*** Opening of SUPPLIED TEXT ***

Unilever Trustee Says Managers Should Monitor Risk

October 26, 2001 (PLANSPONSOR.com) - A former member of the board of trustees at the Unilever Superannuation Fund (USF), a key witness for the consumer goods giant in its landmark case against Merrill Lynch stressed that it was not the job of a pension fund to monitor investment risk.

The USF, which holds assets for 110,000 participants, is suing Mercury Asset Management, now owned by Merrill Lynch, for £130 million, claiming the firm was negligent in the management of a £1 billion mandate it ran for the pension fund.

The UK suit charges that Mercury ignored an agreed downside risk tolerance set when the fund restructured a mandate it already ran, and underperformed its benchmark by 10.5% between January 1997 and March 1998 when it was fired.

Trustee Testifies

Former USF trustee Hugh Stirk, giving testimony, said that pension fund trustees were neither experts in monitoring performance, nor was it their job to measure day-to-day risk or decide how many stocks to buy.

Stirk testified that Merrill Lynch Investment Managers had a good track record and the pension fund trustees believed the firm’s former fund manager Alistair Lennard was in control, stating that the manager always gave a plausible reason for his strategy.

*** Close of SUPPLIED TEXT ***

> **WORK ORDER 1**: List every numerical quantity in the article about the Unilever pension lawsuit, leaving out dates.
> **WORK ORDER 2**: Write the next few paragraphs of the Unilever pension lawsuit article, picking up after its final sentence.
The listing that follows has no connection to the article about the Unilever pension lawsuit.

*** Opening of INPUT DATA ***

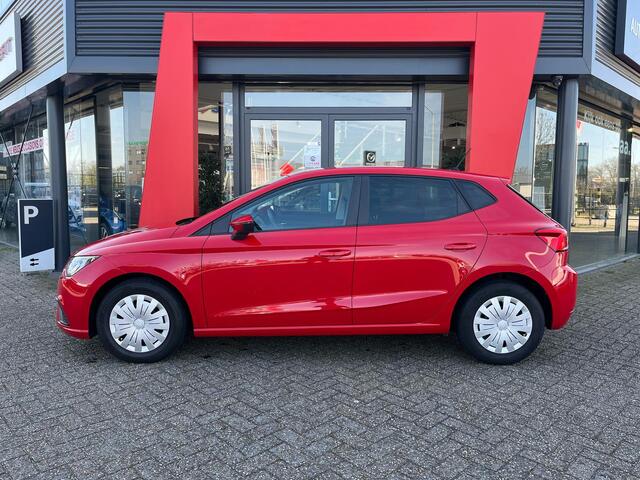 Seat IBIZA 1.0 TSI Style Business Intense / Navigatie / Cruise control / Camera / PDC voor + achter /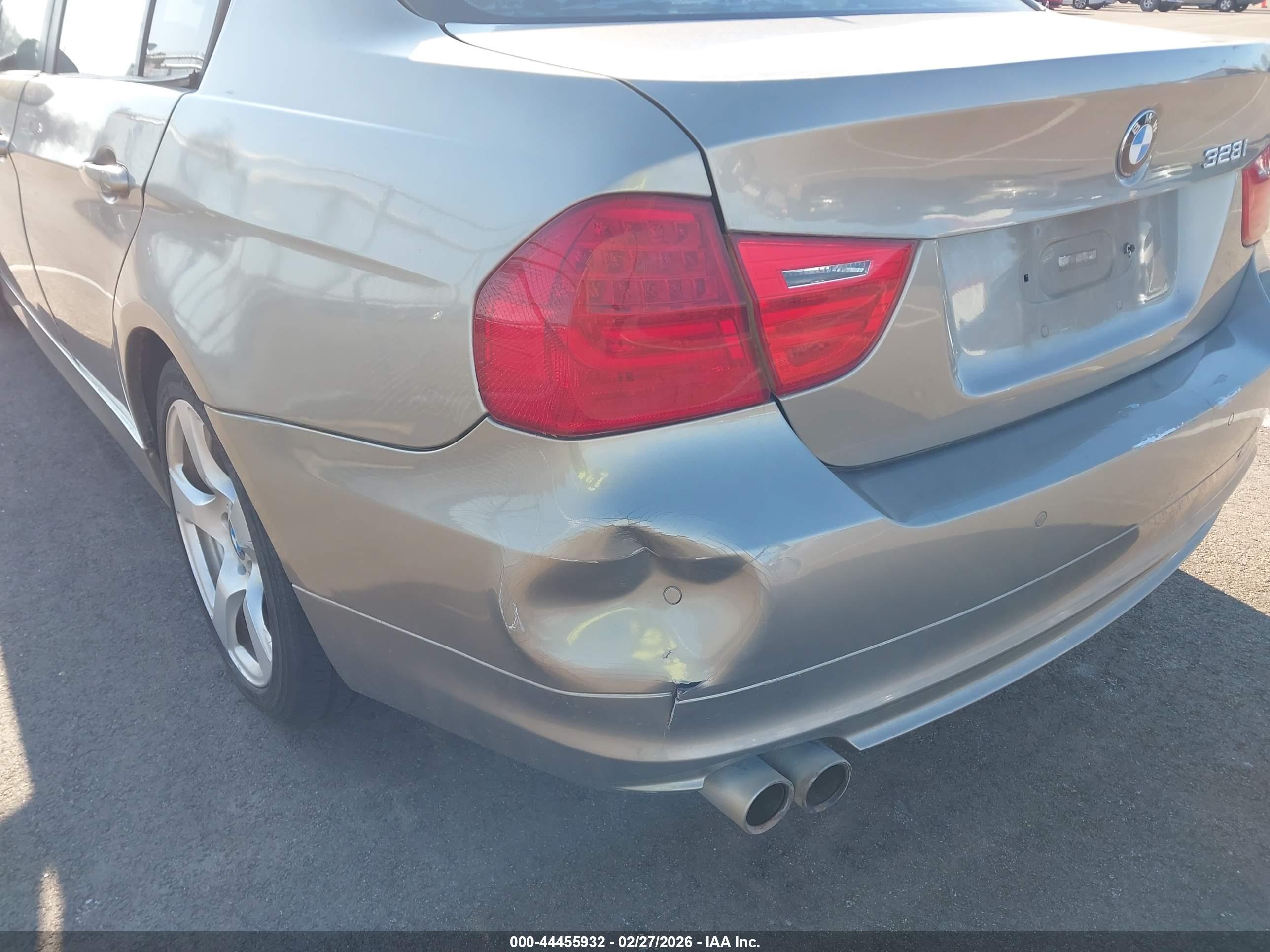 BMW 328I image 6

*** Close of INPUT DATA ***

> **TASK OUTPUT 1**:
- 110,000 (participants whose assets the USF holds)
- £130 million (the amount the USF is suing for)
- £1 billion (the mandate Mercury ran for the pension fund)
- 10.5% (the amount by which Mercury underperformed its benchmark)

> **TASK OUTPUT 2**:
He denied that measuring risk was the responsibility of the pension fund and noted that while Unilever’s pension fund trustees were aware of Mercury’s house style and its concentration on a limited number of UK equities, they had not been aware that investing in so few stocks would be so risky.

Merrill Counter Sues

Merrill denies negligence, blaming unpredictable market forces for its failure to meet targets. The group maintains that it grew assets by over £200 million over the period and is counter-suing for £580,000 plus interest in unpaid fees.

Mercury’s then senior vice-chairman Carol Galley will appear as witness in the week of November 5, followed by Unilever’s chief investment officer Wendy Mayall. The trial began on October 15 and is expected to last two months.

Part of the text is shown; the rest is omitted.